Curtin should know. He used virtual reality to review every lot in Waterlefe, a community in which he bought a home.
"It's remarkable," he says. "I could show you the virtual view I have and the real picture, and it's very difficult to tell the difference. It's very, very realistic."
It had better be, Glieberman says. Planning commissions, banks, and buyers will allow a fudge factor on a rendering, but virtual reality needs to be a mirror image of the real deal.
"It looks so real, you have to make sure the lights and landscaping looks like that," he says. "You must follow through. They see it as a picture, not a rendering. We're very careful. The house has to look like that when it's finished."
An emerging area of the field is virtual design centers. Home buyers have remote access to all the options and upgrades available on their floor plan. They can sit at home and click between oak and cherry cabinets, see what it will look like installed, and calculate the impact on their mortgage payment.

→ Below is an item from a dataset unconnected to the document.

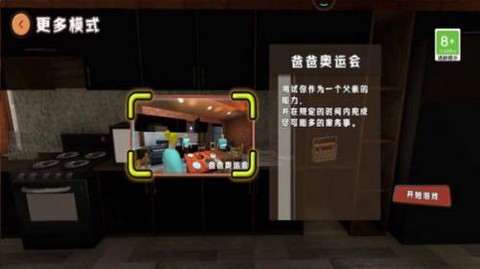 整人恶搞模拟器[图1]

"By the time the customer is ready to sit down with the designer, the builder's life is a lot easier," says Aareas Interactive president Frank Guido. "You don't go through 'Do I pick beige or taupe?' Now the designer can give you good critique or design tips, or concentrate on selling upgrades."
Builders, vendors, and analysts are unanimous that virtual reality won't ever replace models. A home purchase is too large -- and too emotional -- to be done without them.
Marketing consultant John Schleimer, of Roseville, Calif., says builders cannot overlook the importance of fully merchandised, on-site models, especially for first-time buyers who are emotionally stimulated by models. Active adult buyers tend to be more skeptical of builders' claims of quality and execution and want to see for themselves.
Models won't disappear, but they'll be used more efficiently, supplemented by cyber-versions, because they give builders more time that can be spent selling.
"Nothing to date will take the place," says development consultant Dan Levitan, of Ft. Lauderdale, Fla., "of a live salesperson touring a live buyer through a live model."
Levitan, though, says he believes virtual models are great in pre-sale situations because "most buyers can't read a plan" and it's tough to interact with a customer while he's viewing one. He prefers to use them for warm-ups, or for holding customers until they can meet with a salesperson. He recommends, however, limiting their use to the sales center, staying away from Web-based tours that prospects can access from home.
"I think it's dangerous, to be honest," he says. "The model itself is small, the photography is not especially good, and it's not a selling experience. The physical model that's available is often not seen if someone sees a virtual model and gets turned off. You can't make a sale because of it, but you can lose a sale because of it. If it's in an environment where a sales person is present, it can be a very positive experience."
"We're all about saving time and customer satisfaction," Blake says. "This helps bring the two together."